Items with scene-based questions
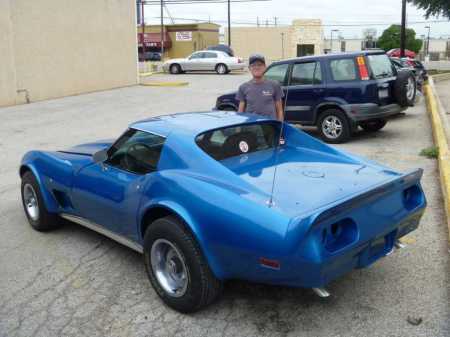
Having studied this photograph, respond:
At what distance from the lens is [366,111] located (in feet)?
32.5

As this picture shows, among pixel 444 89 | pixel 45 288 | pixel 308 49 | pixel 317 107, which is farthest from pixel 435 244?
pixel 308 49

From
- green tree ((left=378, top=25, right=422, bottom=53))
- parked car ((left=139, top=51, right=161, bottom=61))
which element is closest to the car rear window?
parked car ((left=139, top=51, right=161, bottom=61))

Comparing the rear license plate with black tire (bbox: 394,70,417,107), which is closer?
the rear license plate

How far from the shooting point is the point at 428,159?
28.1ft

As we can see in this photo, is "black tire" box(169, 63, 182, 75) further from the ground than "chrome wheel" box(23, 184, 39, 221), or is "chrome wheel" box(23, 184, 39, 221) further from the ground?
"black tire" box(169, 63, 182, 75)

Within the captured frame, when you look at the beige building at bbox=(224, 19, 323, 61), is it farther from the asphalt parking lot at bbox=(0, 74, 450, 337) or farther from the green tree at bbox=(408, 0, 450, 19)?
the asphalt parking lot at bbox=(0, 74, 450, 337)

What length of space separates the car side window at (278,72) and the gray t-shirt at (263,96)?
14.9ft

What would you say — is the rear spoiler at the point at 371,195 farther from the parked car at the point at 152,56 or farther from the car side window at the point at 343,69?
the parked car at the point at 152,56

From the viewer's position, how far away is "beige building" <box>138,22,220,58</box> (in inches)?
2277

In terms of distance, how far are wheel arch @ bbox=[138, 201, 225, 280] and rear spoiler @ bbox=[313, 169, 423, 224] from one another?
772mm

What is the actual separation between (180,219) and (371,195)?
4.21ft

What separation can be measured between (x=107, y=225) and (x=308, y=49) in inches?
2516

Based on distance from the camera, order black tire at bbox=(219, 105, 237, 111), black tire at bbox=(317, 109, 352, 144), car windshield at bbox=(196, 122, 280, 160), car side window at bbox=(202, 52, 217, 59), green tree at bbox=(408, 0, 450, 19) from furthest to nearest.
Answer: car side window at bbox=(202, 52, 217, 59) < green tree at bbox=(408, 0, 450, 19) < black tire at bbox=(219, 105, 237, 111) < black tire at bbox=(317, 109, 352, 144) < car windshield at bbox=(196, 122, 280, 160)

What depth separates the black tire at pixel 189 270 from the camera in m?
3.52
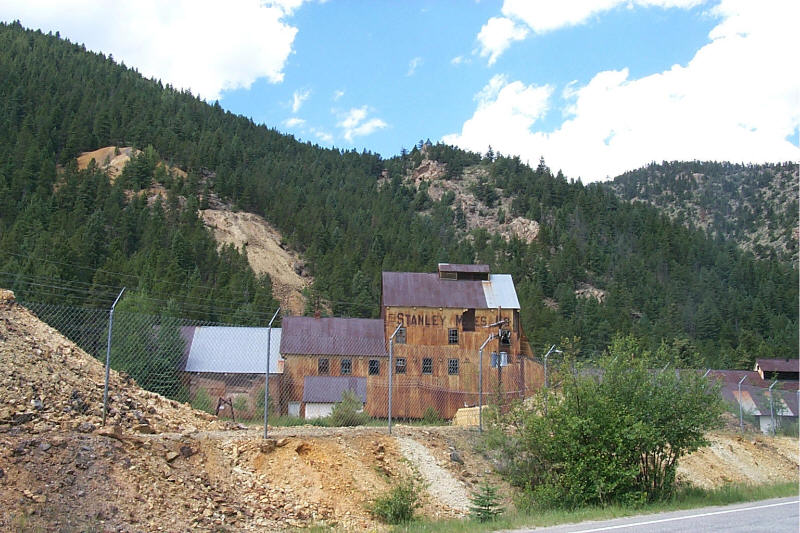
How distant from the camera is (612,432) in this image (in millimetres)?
13664

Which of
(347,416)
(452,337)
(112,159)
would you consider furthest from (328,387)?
(112,159)

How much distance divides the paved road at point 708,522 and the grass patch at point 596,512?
0.46 metres

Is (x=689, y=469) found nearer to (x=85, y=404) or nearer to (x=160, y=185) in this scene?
(x=85, y=404)

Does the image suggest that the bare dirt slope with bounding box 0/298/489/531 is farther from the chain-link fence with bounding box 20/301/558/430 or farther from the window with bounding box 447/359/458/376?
the window with bounding box 447/359/458/376

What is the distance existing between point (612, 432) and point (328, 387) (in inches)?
812

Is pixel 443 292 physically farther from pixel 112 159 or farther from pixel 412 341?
pixel 112 159

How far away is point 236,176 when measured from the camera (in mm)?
97875

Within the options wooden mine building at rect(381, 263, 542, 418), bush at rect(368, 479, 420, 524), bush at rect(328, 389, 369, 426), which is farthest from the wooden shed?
bush at rect(368, 479, 420, 524)

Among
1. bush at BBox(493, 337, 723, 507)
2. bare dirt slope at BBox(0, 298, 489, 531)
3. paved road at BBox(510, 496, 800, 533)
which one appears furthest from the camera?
bush at BBox(493, 337, 723, 507)

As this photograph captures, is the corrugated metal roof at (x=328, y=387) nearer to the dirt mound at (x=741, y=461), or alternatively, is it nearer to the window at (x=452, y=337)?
the window at (x=452, y=337)

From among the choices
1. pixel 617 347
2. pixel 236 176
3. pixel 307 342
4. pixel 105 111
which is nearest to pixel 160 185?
pixel 236 176

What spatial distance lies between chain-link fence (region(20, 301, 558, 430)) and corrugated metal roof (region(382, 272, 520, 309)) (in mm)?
2314

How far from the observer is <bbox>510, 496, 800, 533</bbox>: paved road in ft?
32.0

* _TASK TO COMPLETE_
Reproduce word for word the items from the line containing "What is the distance" through the end of the items, including both of those lines.

* _FINAL RESULT_
What is the distance existing between point (612, 432) and point (328, 387) (in inches)?
812

Is pixel 443 292 physically farther from pixel 112 159 or farther from pixel 412 341?
pixel 112 159

How far away is point 236,176 when measured from the camera (in mm)?
97875

Within the options wooden mine building at rect(381, 263, 542, 418), bush at rect(368, 479, 420, 524), bush at rect(328, 389, 369, 426), which is farthest from the wooden shed?
bush at rect(368, 479, 420, 524)

Among
1. bush at BBox(493, 337, 723, 507)
2. bare dirt slope at BBox(0, 298, 489, 531)
3. paved road at BBox(510, 496, 800, 533)
which one appears furthest from the camera?
bush at BBox(493, 337, 723, 507)

As this photograph captures, is the corrugated metal roof at (x=328, y=387) nearer to the dirt mound at (x=741, y=461), or alternatively, is it nearer to the window at (x=452, y=337)?
the window at (x=452, y=337)

From among the choices
1. pixel 617 347
2. pixel 236 176
3. pixel 307 342
4. pixel 105 111
which is nearest to pixel 160 185?
pixel 236 176

What spatial distance lies between chain-link fence (region(20, 301, 558, 430)) and corrugated metal roof (region(382, 272, 520, 309)) (in mm)?
2314

How far from the observer is <bbox>510, 496, 800, 533</bbox>: paved road in ft?
32.0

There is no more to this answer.